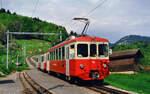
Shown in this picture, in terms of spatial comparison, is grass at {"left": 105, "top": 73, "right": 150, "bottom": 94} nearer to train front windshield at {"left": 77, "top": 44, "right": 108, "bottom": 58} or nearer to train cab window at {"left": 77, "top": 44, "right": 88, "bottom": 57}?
train front windshield at {"left": 77, "top": 44, "right": 108, "bottom": 58}

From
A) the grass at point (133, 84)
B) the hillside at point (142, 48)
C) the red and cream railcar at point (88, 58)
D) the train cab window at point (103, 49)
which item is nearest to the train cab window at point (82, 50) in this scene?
the red and cream railcar at point (88, 58)

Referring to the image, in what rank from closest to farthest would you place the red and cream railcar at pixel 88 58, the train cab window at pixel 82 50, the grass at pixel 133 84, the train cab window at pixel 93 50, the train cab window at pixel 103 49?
1. the grass at pixel 133 84
2. the red and cream railcar at pixel 88 58
3. the train cab window at pixel 82 50
4. the train cab window at pixel 93 50
5. the train cab window at pixel 103 49

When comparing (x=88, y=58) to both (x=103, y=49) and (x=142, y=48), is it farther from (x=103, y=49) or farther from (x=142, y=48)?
(x=142, y=48)

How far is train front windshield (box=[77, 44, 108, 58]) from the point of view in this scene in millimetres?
13430

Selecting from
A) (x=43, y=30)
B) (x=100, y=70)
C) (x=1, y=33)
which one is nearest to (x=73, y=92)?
(x=100, y=70)

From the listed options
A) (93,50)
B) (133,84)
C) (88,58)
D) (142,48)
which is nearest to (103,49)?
(93,50)

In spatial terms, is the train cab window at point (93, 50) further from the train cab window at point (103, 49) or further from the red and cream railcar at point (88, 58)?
the train cab window at point (103, 49)

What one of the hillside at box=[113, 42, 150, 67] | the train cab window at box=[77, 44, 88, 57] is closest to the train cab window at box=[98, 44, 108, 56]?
the train cab window at box=[77, 44, 88, 57]

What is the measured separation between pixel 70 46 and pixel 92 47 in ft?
4.88

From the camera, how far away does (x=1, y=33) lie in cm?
Answer: 9944

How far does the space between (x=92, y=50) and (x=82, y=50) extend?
670 millimetres

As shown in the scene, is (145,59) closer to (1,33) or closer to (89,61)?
(89,61)

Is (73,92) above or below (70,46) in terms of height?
below

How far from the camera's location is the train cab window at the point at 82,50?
43.9 feet
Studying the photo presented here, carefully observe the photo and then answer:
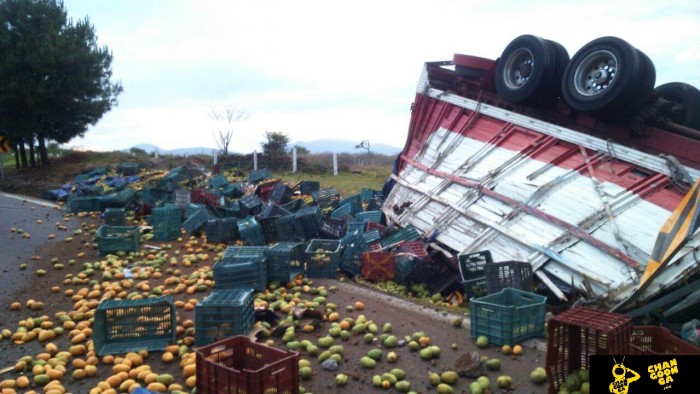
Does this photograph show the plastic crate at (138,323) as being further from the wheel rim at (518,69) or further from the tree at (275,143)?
the tree at (275,143)

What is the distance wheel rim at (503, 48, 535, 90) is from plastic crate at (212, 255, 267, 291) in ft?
20.2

____________________

Lay out the lines above as a Markdown table with the columns "Row" and "Line", numbering each row. Begin at the line that has "Studying the photo" and stop after the last line, leaving out blank lines and pictures.

| Row | Line |
|---|---|
| 1 | Studying the photo presented here, carefully observe the photo and then answer: |
| 2 | Does this photograph show the plastic crate at (138,323) as being further from the wheel rim at (518,69) or further from the tree at (275,143)? |
| 3 | the tree at (275,143) |
| 4 | What is the distance wheel rim at (503, 48, 535, 90) is from plastic crate at (212, 255, 267, 291) in ft? |
| 5 | 20.2 |